His parents were Charles, seigneur de Villiers and Jeanne du Montel.
He was grandson of Robert de Sorel and Antoinette des Essarts, and great-grandson of Florent de Sorel.[1]
On 23 March 1699 in Rennes he married Marie Louise Marguerite de Marnière.
They had a boy, Charles Gilles Léon (2 January 1701 – 24 May 1767).[2]
In 1708 he married Catherine Allain, widow of Cosme de Séran.[1]
His daughter Marie-Catherine married in 1729 to Jacques-Etienne-Louis Texier, Comte d'Hauteville, an army captain.[3]
Career
Léon marquis de Sorel, became a captain of the Navarre Infantry.
On 3 January 1693 he was appointed inspector of naval troops at Brest, with the rank of ship-of-the-line captain (capitaine de vaisseau), one of three such inspectors in the navy.[4]
On 1 September 1718 Sorel was named governor general of Saint-Domingue, succeeding Charles Joubert de La Bastide, marquis de Chateaumorand.[2][5]
He was received by the council at Le Cap (Cap-Haïtien) on 10 July 1719, and by the council at Léogâne on 13 November 1719.[5]
Soon after Sorel arrived in Saint-Domingue he approved a plan by the military engineer Amédée-François Frézier to replace the decaying barracks at Le Cap-Français with a new masonry buildings, as well as other buildings such as the powder storehouse and the king's storehouse.
However, the council also had to approve the expenditure, and the colony could not afford it.[6]

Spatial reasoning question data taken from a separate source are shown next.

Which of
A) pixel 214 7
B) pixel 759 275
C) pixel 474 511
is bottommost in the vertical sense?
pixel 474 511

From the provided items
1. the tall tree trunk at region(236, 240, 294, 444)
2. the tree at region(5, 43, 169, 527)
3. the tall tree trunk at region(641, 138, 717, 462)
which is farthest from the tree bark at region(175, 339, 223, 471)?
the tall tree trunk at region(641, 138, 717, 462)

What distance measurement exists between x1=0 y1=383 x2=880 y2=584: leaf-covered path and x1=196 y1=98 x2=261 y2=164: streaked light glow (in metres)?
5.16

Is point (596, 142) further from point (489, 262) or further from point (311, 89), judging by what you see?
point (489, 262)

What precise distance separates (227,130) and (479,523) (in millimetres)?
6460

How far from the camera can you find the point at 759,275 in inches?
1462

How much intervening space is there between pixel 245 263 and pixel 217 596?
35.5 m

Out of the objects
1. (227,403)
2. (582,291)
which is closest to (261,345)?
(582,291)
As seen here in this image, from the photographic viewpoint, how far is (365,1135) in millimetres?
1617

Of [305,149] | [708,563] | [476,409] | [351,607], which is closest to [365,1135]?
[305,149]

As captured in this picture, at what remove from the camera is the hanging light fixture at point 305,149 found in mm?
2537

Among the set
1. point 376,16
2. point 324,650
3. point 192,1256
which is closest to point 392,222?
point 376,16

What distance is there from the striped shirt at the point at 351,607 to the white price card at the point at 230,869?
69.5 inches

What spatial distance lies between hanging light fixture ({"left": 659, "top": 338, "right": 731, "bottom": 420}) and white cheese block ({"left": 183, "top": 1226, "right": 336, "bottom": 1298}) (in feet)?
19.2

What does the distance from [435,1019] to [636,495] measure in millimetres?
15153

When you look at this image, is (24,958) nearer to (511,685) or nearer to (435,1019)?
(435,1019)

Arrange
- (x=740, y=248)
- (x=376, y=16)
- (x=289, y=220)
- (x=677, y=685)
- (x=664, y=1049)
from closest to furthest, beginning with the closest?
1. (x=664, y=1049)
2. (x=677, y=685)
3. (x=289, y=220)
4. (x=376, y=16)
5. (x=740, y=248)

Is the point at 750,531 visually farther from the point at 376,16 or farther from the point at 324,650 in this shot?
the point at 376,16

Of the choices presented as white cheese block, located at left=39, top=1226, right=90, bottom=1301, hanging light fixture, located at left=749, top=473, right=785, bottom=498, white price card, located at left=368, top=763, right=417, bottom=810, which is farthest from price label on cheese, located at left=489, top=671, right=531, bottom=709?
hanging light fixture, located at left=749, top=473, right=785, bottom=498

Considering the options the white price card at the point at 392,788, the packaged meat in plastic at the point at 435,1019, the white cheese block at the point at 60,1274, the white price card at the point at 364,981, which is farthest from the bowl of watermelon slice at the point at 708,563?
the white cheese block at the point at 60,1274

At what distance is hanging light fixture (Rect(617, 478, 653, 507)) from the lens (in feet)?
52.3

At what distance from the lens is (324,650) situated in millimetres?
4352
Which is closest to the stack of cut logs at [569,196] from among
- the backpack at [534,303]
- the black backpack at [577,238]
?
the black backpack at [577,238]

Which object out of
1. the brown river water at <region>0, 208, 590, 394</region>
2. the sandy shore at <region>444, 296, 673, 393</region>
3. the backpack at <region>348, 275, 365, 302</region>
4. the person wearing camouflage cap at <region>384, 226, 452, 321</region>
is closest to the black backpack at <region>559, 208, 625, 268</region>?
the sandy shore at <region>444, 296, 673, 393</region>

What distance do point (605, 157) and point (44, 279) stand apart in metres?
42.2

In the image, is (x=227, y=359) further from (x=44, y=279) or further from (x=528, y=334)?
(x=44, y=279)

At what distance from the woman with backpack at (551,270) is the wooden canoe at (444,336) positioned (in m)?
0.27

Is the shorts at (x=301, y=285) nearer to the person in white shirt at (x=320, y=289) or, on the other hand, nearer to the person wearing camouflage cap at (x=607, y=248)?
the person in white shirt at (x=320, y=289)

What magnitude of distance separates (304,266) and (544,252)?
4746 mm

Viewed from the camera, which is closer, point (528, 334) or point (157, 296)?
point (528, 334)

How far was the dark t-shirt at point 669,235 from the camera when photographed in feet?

Sorel pushed hard for the work to be done, and eventually the superintendent of finance, Jean-Jacques Mithon de Senneville, agreed to support it.[6]
Construction of the barracks had begun by January 1720, using stone imported as ballast from France.[7]
By August 1721 the barracks were almost complete.
The total cost had been 500,000 livres, and the colony's budget was exhausted.[8]
^Some sources wrongly give Léon de Sorel's name as Léon Dyel de Sorel. This is due to confusion with Jean Jacques Dyel, Comte de Sorel, son of Jacques Dyel du Parquet (1606–1658), first governor of Martinique.
He bought the estate of Sorel in 1667 from the Duke of Chevreuse.
He styled himself comte de Sorel, as did his son François Jacques and his cousin Jean Dyel de Graville Duparquel.